=== STORED ROWS ===
━━━━━━━━
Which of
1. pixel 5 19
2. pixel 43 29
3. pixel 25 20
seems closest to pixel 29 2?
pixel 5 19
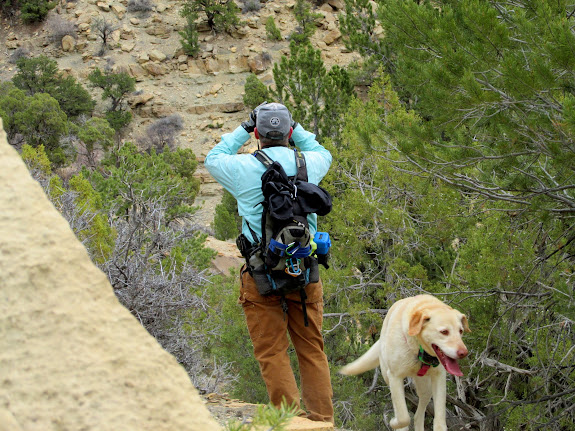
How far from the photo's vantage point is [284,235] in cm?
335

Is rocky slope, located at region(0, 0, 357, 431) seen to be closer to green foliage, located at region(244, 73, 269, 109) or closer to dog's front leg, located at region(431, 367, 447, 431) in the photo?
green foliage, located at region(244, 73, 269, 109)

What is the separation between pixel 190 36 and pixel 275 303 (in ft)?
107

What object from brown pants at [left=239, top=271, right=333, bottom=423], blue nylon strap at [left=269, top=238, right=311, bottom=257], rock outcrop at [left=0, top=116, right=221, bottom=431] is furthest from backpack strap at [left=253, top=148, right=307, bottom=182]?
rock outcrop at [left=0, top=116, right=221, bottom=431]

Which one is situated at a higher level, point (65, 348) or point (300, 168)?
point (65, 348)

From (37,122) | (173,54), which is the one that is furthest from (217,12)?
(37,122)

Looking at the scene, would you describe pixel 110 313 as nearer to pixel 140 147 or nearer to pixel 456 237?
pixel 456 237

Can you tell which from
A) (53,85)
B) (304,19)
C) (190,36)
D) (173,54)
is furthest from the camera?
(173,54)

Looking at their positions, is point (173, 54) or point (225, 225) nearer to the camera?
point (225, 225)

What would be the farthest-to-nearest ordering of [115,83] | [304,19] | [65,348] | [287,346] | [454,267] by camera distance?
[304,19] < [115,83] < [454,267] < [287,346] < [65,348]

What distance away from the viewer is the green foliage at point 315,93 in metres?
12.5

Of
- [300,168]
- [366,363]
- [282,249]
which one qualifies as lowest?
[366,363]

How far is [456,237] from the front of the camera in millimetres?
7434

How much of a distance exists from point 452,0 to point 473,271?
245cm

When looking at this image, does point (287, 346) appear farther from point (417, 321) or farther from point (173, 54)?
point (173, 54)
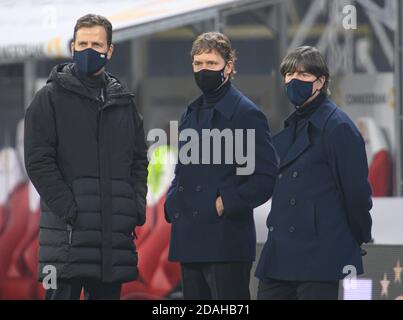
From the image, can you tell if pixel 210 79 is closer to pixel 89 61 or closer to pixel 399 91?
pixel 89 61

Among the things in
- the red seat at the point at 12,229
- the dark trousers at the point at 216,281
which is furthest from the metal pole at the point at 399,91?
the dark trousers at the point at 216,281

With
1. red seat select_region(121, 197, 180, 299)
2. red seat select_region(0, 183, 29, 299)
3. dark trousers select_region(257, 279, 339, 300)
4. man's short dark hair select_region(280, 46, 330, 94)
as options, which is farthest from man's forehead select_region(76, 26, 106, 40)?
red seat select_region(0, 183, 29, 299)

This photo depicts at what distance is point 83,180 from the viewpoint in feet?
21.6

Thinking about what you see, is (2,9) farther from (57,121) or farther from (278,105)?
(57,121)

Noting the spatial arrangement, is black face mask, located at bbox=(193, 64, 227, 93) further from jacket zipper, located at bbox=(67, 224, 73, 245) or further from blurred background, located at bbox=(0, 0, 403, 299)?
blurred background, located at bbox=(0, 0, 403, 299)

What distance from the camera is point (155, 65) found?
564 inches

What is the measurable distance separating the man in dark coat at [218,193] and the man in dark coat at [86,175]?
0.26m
━━━━━━━━
=== WRITTEN TASK ===
Arrange the listing, from the line that contains "What is the measurable" through the end of the listing, as a Markdown table with the columns Row and Line. Number each line and omit blank lines.

=== EXERCISE ANSWER ===
| Row | Line |
|---|---|
| 1 | What is the measurable distance separating the man in dark coat at [218,193] and the man in dark coat at [86,175]? |
| 2 | 0.26m |